На следующий день с самого утра в доме лесника воцарилось угрюмое настроение. Унынием была заполнена и всегда-то невеселая «Лора» под самую крышу. Сестры вышли в сад и сели в траву под цветущей яблоней. Что и было хорошо в «Лоре» так это возможность видеть сверху всю деревню и пестрые от цветов луга далеко за домами. Сестры почти не разговаривали, они и без слов понимали друг дружку, как понимают друг друга угнетенные одной и той же силой.

Радостный отдаленный гул деревни поднимался снизу, воскресный гул. Рядом с девушками в ветвях деревьев щебетали зяблики.

Вскоре и отец с сыном вышли в сад. Они тоже уселись на траве под другой яблоней.

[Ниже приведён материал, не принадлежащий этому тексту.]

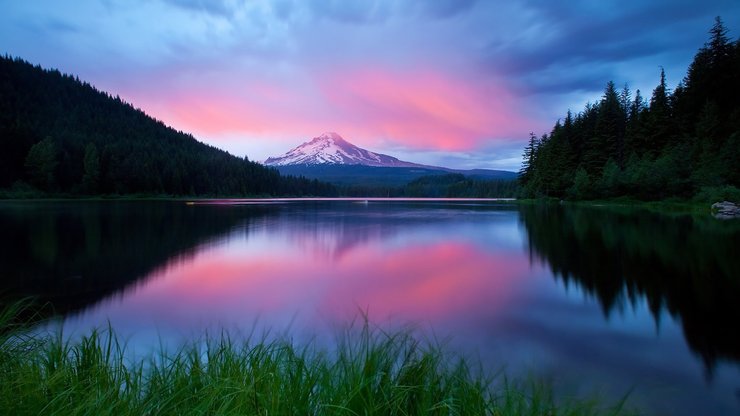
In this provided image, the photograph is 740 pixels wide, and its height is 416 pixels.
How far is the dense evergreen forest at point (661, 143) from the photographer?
129ft

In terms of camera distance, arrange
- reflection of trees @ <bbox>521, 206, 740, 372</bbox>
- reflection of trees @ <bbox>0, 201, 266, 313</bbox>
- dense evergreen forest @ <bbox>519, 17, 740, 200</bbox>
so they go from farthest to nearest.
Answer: dense evergreen forest @ <bbox>519, 17, 740, 200</bbox> → reflection of trees @ <bbox>0, 201, 266, 313</bbox> → reflection of trees @ <bbox>521, 206, 740, 372</bbox>

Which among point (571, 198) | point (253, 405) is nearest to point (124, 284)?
point (253, 405)

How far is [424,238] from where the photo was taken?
73.0ft

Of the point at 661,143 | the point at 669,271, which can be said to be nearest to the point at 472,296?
the point at 669,271

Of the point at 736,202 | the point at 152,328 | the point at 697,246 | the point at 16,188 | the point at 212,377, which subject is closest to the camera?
the point at 212,377

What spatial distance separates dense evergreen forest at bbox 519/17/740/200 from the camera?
39.2m

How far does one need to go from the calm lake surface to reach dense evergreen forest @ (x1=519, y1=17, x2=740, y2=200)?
2557 centimetres

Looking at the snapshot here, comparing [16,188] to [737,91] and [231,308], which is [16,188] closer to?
[231,308]

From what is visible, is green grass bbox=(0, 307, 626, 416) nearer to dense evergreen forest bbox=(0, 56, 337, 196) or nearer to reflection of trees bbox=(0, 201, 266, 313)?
reflection of trees bbox=(0, 201, 266, 313)

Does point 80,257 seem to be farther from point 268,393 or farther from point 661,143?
point 661,143

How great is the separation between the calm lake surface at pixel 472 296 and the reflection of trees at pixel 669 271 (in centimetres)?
5

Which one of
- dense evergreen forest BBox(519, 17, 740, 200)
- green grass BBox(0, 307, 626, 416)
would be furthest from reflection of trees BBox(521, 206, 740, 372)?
dense evergreen forest BBox(519, 17, 740, 200)

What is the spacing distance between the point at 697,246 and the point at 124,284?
63.8ft

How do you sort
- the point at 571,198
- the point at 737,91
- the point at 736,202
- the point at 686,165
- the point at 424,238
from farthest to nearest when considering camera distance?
the point at 571,198
the point at 737,91
the point at 686,165
the point at 736,202
the point at 424,238
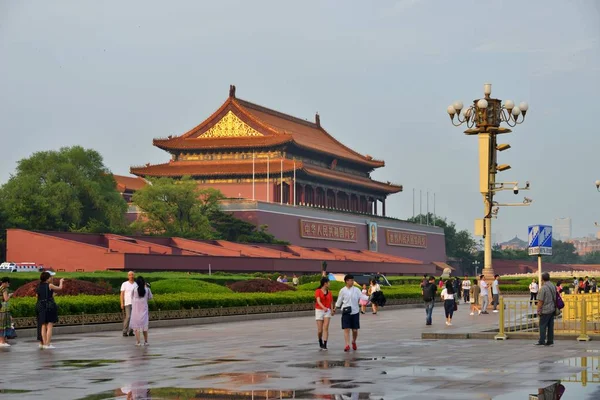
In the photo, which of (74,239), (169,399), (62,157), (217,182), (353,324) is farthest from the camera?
(217,182)

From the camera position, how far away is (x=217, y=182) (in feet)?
244

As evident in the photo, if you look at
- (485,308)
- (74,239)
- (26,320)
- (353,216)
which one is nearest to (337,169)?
(353,216)

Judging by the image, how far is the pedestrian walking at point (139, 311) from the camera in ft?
62.0

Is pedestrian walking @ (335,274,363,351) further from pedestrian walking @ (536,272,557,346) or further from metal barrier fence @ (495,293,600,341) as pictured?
pedestrian walking @ (536,272,557,346)

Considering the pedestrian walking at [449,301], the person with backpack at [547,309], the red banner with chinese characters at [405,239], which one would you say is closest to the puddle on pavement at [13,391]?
the person with backpack at [547,309]

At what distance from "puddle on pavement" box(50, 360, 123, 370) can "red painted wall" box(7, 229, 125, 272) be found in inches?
1286

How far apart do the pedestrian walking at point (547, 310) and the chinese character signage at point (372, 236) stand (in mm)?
60798

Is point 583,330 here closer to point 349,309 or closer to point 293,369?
point 349,309

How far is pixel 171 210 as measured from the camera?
60781 mm

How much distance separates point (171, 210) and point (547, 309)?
44976 millimetres

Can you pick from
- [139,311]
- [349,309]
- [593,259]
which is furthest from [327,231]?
[593,259]

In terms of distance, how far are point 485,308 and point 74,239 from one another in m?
24.0

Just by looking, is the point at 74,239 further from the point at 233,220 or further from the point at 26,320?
the point at 26,320

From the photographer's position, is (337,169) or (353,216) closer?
(353,216)
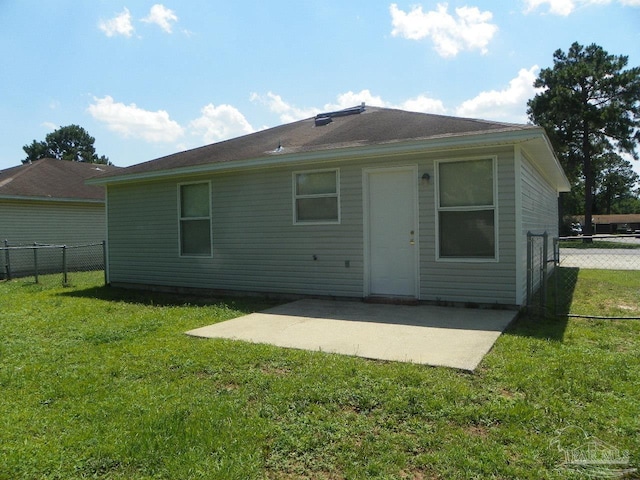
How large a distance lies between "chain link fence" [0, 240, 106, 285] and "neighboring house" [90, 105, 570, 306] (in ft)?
14.6

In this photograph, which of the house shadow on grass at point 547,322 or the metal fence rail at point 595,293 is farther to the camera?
the metal fence rail at point 595,293

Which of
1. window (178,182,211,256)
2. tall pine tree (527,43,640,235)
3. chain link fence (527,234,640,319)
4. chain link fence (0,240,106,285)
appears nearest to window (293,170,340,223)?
window (178,182,211,256)

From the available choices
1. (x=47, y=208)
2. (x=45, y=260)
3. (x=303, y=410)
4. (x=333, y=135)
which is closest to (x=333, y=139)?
(x=333, y=135)

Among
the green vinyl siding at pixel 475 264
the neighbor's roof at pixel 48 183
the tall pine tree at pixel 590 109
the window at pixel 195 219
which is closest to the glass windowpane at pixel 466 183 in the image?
the green vinyl siding at pixel 475 264

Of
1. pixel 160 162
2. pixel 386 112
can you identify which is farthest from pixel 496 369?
pixel 160 162

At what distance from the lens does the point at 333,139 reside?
26.0ft

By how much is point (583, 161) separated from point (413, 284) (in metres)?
29.9

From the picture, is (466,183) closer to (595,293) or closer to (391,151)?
(391,151)

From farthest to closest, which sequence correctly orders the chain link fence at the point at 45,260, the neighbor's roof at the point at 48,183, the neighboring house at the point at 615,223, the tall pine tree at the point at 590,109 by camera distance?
the neighboring house at the point at 615,223
the tall pine tree at the point at 590,109
the neighbor's roof at the point at 48,183
the chain link fence at the point at 45,260

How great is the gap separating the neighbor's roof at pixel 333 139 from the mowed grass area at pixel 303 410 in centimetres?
293

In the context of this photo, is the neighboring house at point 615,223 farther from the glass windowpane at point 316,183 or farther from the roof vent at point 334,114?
the glass windowpane at point 316,183

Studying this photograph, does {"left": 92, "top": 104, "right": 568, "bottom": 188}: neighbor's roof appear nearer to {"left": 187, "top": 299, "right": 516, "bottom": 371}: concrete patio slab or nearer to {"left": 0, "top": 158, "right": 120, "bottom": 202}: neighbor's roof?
{"left": 187, "top": 299, "right": 516, "bottom": 371}: concrete patio slab

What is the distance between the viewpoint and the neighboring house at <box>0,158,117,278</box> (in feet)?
44.7

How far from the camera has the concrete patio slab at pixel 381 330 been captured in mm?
4328
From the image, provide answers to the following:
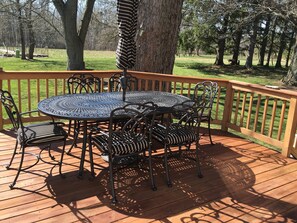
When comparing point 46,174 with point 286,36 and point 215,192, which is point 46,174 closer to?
point 215,192

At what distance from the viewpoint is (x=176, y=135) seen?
2.91 meters

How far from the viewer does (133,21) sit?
2.97 metres

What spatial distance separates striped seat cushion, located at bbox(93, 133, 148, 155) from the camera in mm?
2535

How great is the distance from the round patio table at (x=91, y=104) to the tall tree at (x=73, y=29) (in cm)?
666

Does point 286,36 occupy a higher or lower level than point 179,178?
higher

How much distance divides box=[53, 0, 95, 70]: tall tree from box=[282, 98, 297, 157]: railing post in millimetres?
7705

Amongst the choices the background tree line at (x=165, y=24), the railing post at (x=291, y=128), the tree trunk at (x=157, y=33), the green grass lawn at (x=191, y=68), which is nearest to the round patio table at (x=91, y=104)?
the railing post at (x=291, y=128)

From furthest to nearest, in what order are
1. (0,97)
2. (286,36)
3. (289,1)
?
(286,36) → (289,1) → (0,97)

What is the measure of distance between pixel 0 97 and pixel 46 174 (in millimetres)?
911

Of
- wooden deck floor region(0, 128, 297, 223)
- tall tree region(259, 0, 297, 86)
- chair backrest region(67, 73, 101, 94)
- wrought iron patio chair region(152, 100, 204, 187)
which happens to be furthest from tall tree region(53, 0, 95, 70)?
wrought iron patio chair region(152, 100, 204, 187)

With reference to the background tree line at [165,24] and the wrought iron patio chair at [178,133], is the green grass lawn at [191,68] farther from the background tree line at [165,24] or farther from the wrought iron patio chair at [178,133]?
the wrought iron patio chair at [178,133]

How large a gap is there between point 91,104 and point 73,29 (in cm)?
734

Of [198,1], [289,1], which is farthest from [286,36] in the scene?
[289,1]

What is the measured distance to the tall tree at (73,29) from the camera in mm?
9141
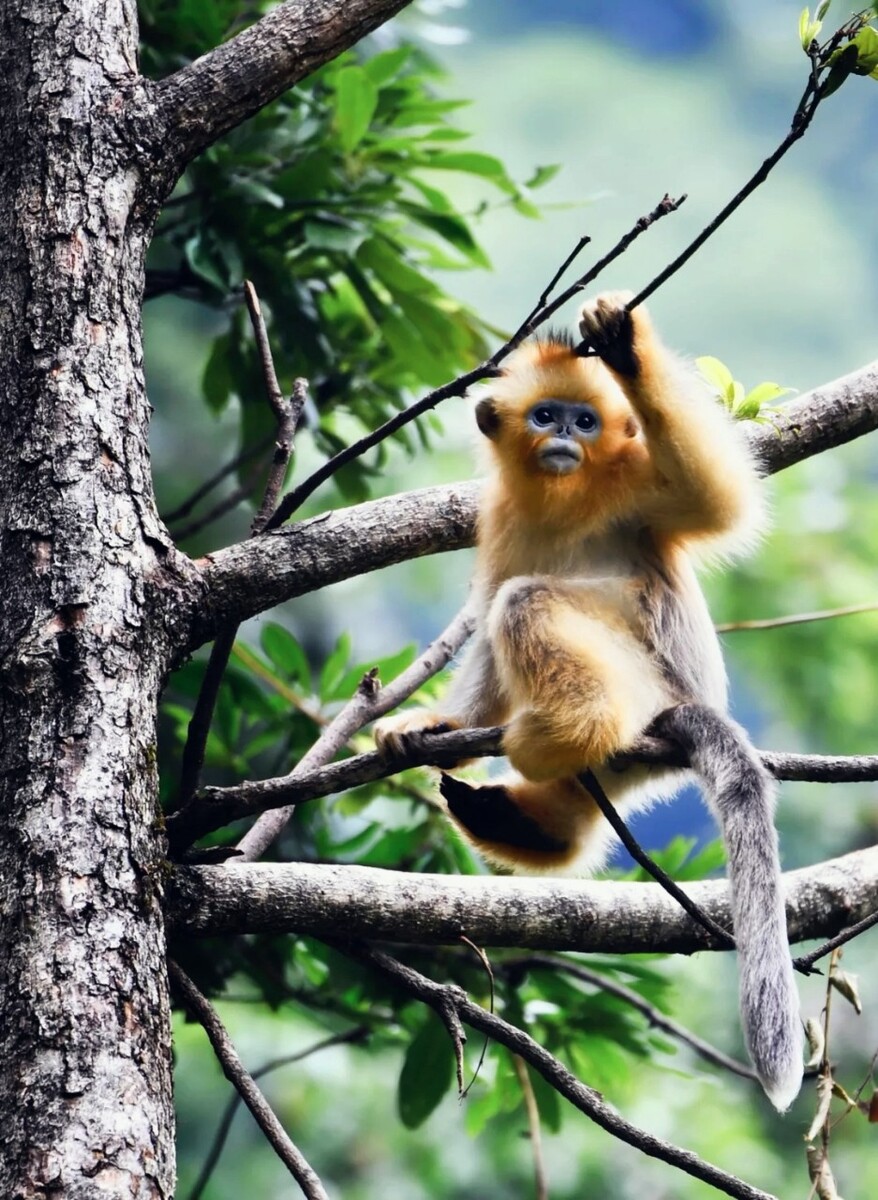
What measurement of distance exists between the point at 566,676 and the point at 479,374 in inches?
28.2

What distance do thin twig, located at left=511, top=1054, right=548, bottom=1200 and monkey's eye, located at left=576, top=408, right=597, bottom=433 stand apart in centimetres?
111

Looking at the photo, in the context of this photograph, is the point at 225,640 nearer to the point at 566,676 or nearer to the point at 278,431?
the point at 278,431

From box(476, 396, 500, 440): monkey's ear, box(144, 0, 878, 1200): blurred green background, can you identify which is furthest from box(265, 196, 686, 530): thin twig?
box(144, 0, 878, 1200): blurred green background

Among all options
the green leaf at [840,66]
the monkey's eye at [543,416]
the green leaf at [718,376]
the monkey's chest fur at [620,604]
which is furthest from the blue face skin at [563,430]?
the green leaf at [840,66]

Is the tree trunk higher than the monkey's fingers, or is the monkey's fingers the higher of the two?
the monkey's fingers

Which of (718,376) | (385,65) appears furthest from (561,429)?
(385,65)

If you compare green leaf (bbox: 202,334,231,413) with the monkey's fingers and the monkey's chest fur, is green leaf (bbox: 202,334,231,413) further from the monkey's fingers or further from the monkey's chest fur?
the monkey's fingers

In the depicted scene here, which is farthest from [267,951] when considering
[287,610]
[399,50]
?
[287,610]

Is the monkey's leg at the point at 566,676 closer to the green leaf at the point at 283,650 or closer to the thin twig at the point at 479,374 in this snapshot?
the thin twig at the point at 479,374

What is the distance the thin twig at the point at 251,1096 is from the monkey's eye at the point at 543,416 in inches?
49.3

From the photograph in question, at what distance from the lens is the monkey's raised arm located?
6.66 ft

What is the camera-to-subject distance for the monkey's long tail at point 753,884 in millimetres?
1503

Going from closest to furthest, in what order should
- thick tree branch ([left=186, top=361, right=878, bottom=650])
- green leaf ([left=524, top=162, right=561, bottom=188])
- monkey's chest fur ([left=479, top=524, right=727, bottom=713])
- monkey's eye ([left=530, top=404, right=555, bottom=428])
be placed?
thick tree branch ([left=186, top=361, right=878, bottom=650]) → monkey's chest fur ([left=479, top=524, right=727, bottom=713]) → monkey's eye ([left=530, top=404, right=555, bottom=428]) → green leaf ([left=524, top=162, right=561, bottom=188])

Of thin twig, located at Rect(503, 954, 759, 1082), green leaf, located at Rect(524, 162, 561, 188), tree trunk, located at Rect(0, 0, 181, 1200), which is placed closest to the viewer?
tree trunk, located at Rect(0, 0, 181, 1200)
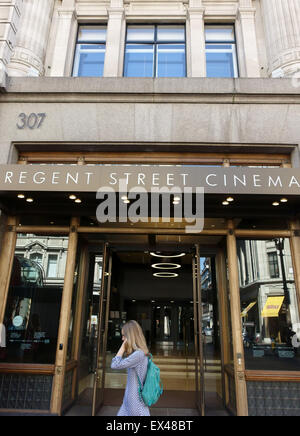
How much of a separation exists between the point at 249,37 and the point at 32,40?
560 centimetres

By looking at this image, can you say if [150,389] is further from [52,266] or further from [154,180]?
[52,266]

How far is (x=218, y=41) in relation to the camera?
832 centimetres

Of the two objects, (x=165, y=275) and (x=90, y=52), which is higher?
(x=90, y=52)

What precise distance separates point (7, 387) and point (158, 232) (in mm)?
4099

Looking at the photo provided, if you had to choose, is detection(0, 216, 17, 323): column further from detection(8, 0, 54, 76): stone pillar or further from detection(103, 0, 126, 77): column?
detection(103, 0, 126, 77): column

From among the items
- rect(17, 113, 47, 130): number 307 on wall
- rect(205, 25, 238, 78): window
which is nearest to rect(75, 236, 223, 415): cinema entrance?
rect(17, 113, 47, 130): number 307 on wall

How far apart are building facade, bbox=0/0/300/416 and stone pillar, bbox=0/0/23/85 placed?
0.04 m

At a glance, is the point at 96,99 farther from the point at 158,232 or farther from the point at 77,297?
the point at 77,297

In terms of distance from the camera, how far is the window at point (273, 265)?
616cm

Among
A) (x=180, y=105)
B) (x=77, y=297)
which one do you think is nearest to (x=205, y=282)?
(x=77, y=297)

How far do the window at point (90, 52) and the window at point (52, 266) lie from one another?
4916 millimetres

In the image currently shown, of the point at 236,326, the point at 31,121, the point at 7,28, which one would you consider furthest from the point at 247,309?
the point at 7,28

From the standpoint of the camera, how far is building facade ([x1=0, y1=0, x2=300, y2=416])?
213 inches

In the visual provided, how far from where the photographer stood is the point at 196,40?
26.2 feet
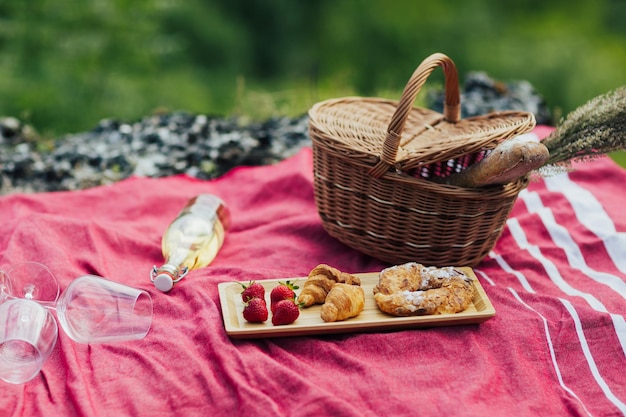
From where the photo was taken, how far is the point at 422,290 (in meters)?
2.53

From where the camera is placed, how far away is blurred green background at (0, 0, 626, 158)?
25.0ft

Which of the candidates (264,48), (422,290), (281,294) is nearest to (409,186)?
(422,290)

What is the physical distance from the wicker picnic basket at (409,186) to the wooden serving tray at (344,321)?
29 centimetres

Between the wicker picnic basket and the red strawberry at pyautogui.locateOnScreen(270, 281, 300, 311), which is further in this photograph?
the wicker picnic basket

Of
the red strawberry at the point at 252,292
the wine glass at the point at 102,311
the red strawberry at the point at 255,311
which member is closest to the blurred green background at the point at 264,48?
the red strawberry at the point at 252,292

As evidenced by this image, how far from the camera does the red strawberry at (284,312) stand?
233cm

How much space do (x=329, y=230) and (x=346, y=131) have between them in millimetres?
444

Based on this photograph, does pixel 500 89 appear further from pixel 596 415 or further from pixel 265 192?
pixel 596 415

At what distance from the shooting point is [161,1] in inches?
279

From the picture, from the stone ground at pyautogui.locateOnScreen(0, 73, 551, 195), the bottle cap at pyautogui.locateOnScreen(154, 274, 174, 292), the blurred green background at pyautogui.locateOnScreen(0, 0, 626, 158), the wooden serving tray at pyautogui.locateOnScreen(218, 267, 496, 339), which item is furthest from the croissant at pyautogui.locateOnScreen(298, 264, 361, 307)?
the blurred green background at pyautogui.locateOnScreen(0, 0, 626, 158)

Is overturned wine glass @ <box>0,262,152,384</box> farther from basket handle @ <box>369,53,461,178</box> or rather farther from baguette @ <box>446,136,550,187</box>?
baguette @ <box>446,136,550,187</box>

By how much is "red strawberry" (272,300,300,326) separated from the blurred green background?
4151 millimetres

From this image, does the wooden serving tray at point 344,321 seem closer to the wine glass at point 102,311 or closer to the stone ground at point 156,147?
the wine glass at point 102,311

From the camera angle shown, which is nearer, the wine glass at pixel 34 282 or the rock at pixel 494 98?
the wine glass at pixel 34 282
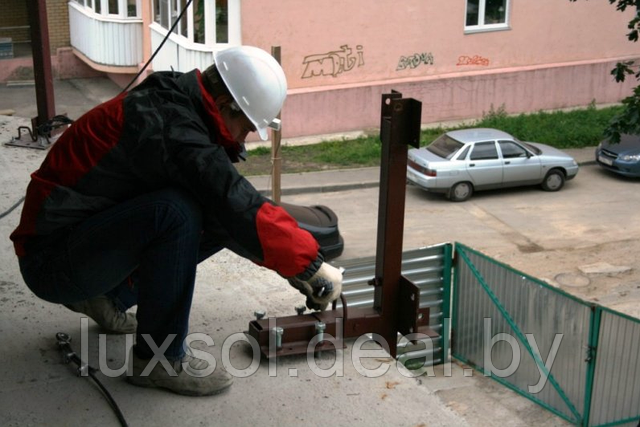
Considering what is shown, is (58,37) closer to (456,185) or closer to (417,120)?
(456,185)

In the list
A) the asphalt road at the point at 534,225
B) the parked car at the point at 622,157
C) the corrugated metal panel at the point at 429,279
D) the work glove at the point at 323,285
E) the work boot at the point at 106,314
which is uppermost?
the work glove at the point at 323,285

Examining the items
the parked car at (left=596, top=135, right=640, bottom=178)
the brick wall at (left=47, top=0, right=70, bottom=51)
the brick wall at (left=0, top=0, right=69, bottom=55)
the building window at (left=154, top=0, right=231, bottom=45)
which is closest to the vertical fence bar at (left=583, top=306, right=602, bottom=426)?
the parked car at (left=596, top=135, right=640, bottom=178)

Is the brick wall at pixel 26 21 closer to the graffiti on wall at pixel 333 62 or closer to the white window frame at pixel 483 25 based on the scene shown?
the graffiti on wall at pixel 333 62

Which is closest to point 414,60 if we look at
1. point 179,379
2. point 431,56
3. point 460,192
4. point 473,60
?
point 431,56

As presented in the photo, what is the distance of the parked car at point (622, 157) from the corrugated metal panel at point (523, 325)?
10.0m

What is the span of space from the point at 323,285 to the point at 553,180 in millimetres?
14738

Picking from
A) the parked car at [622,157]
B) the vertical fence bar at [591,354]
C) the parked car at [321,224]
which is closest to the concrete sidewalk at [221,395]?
the vertical fence bar at [591,354]

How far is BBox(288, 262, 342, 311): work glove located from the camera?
380 cm

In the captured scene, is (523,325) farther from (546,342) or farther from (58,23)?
(58,23)

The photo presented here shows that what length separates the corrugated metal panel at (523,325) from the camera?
27.9 ft

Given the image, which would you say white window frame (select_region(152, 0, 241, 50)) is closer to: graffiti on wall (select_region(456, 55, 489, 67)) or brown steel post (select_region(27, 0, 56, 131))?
graffiti on wall (select_region(456, 55, 489, 67))

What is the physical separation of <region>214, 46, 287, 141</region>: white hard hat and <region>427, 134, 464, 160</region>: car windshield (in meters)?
13.1

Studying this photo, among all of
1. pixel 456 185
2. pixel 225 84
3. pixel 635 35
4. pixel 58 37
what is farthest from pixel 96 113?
pixel 58 37

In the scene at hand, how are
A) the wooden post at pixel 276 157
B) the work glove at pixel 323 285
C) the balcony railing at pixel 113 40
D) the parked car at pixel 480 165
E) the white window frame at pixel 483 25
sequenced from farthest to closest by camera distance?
the balcony railing at pixel 113 40, the white window frame at pixel 483 25, the parked car at pixel 480 165, the wooden post at pixel 276 157, the work glove at pixel 323 285
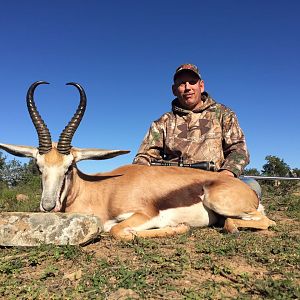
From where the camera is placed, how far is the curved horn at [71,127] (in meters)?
5.14

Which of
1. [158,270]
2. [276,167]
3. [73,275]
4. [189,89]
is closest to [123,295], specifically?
[158,270]

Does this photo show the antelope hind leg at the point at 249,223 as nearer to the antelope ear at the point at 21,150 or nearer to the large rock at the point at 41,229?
the large rock at the point at 41,229

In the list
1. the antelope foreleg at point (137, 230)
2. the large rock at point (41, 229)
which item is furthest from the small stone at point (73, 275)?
the antelope foreleg at point (137, 230)

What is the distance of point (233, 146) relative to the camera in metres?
6.95

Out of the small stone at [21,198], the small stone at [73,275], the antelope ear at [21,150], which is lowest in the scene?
the small stone at [73,275]

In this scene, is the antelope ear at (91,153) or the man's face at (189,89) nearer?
the antelope ear at (91,153)

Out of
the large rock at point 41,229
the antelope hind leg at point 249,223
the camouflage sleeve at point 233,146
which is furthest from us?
the camouflage sleeve at point 233,146

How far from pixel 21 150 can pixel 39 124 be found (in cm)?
47

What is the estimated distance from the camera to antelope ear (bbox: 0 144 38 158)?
5266mm

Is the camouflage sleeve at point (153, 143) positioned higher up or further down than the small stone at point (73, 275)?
higher up

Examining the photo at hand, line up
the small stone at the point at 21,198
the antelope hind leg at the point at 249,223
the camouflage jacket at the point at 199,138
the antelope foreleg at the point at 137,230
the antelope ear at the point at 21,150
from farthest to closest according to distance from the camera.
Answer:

Они тоже хорошо понимали друг друга. И уж они-то знали и то, о чем думают их девчонки. Хайни-Йоггель рассказал сыну, как он понимает будущее их семьи. Мужчины тоже смотрели на праздничную сутолоку в деревенских улицах. Мужчины смотрели зорко по-ястребиному, как и положено сильным мужчинам. Девушки же поглядывали на все робкими глазами птенцов, высовывающих головки из гнезда и с завистью наблюдающих за теми, кто уже умеет летать.